Perhaps this would come as no surprise if we were talking to people who learned to cook 50 years ago when mothers generally stayed at home and looked after the children. But we talk to chefs and foodies whose mothers were a formative influence in an era when women such as Golda Meir, Indira Gandhi and Margaret Thatcher had already shown that women could rule countries as much as kitchens.
I'm not knocking my mother's role in the kitchen. As my father is an adventurous eater but an uninspired cook, the young Moselles would have enjoyed a diet of fried eggs if he had been at the stove. My mother introduced us to her versions of Indian, Moroccan and Vietnamese food, while holding down a full-time career in education.
We may have been the only children on our street who could recognise a clove of garlic.
Yet it seems some want to go back to a past where women had fewer opportunities and were somehow deemed naturally more suited to cooking than men - except in restaurants. Outspoken British chef Gordon Ramsay went so far as to campaign to 'get women back in the kitchen'. He was reported to say that modern women 'know how to mix cocktails, but can't cook to save their lives'.
The Slow Food movement is a champion of localism and bemoans what it calls the standardisation of life across the world. In an article in Time magazine, founder Carlo Petrini painted a nostalgic picture of a past when 'hardly any mothers had a job, grandmothers lived with their children and grandchildren, and lunch and dinner were rites you couldn't miss. Even if the world was collapsing around you, you would go home at a set time, sit down and eat a full meal fondly prepared by the women of the house.'
Petrini says he doesn't want to force women back into the kitchen. But it's difficult to see how his desire to 'find ideas in the past that we might apply in our increasingly complex society' could have any other outcome.

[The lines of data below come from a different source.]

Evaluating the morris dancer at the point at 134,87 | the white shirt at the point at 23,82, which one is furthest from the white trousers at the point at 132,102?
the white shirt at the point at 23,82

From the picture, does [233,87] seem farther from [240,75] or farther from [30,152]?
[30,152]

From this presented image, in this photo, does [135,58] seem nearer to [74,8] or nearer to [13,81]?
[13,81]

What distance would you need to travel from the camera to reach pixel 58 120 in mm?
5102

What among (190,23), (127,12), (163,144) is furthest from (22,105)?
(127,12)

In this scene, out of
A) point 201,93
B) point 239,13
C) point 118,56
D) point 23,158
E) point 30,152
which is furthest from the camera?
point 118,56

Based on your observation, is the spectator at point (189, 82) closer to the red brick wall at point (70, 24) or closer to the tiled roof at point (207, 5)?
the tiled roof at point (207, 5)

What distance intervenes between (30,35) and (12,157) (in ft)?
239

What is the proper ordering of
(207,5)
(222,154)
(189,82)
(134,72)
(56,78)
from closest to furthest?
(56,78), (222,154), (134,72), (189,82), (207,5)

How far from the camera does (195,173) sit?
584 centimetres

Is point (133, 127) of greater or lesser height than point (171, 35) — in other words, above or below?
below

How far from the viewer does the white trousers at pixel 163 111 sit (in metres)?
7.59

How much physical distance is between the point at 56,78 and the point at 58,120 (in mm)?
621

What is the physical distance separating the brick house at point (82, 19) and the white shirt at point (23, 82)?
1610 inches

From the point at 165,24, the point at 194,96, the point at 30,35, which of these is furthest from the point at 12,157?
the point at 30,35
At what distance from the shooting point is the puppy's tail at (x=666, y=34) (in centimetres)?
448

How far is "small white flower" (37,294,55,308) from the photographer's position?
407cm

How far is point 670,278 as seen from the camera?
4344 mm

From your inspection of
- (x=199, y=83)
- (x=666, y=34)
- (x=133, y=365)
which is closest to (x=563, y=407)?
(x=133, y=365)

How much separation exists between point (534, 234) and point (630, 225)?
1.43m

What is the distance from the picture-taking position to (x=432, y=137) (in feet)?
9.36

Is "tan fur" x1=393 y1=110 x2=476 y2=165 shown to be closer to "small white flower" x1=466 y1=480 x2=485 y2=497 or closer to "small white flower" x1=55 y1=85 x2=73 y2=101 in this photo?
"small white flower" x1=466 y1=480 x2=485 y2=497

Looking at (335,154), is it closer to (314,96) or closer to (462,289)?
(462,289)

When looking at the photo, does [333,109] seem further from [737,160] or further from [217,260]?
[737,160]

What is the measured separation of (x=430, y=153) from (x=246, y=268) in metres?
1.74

The activist is better known for his opposition to McDonald's than his ideas about women. While I've argued here before that the food from fast-food franchises is what you can expect quality-wise for the price, the organisation of these companies is a pointer to a different future. Large franchises divide up their work efficiently and in a way that simplifies the drudgery.
Millions of meals are made by a few thousand people, rather than millions of women working in isolation, as any return to the past would imply.
Now if only those McDonald's staff could learn to cook like mum.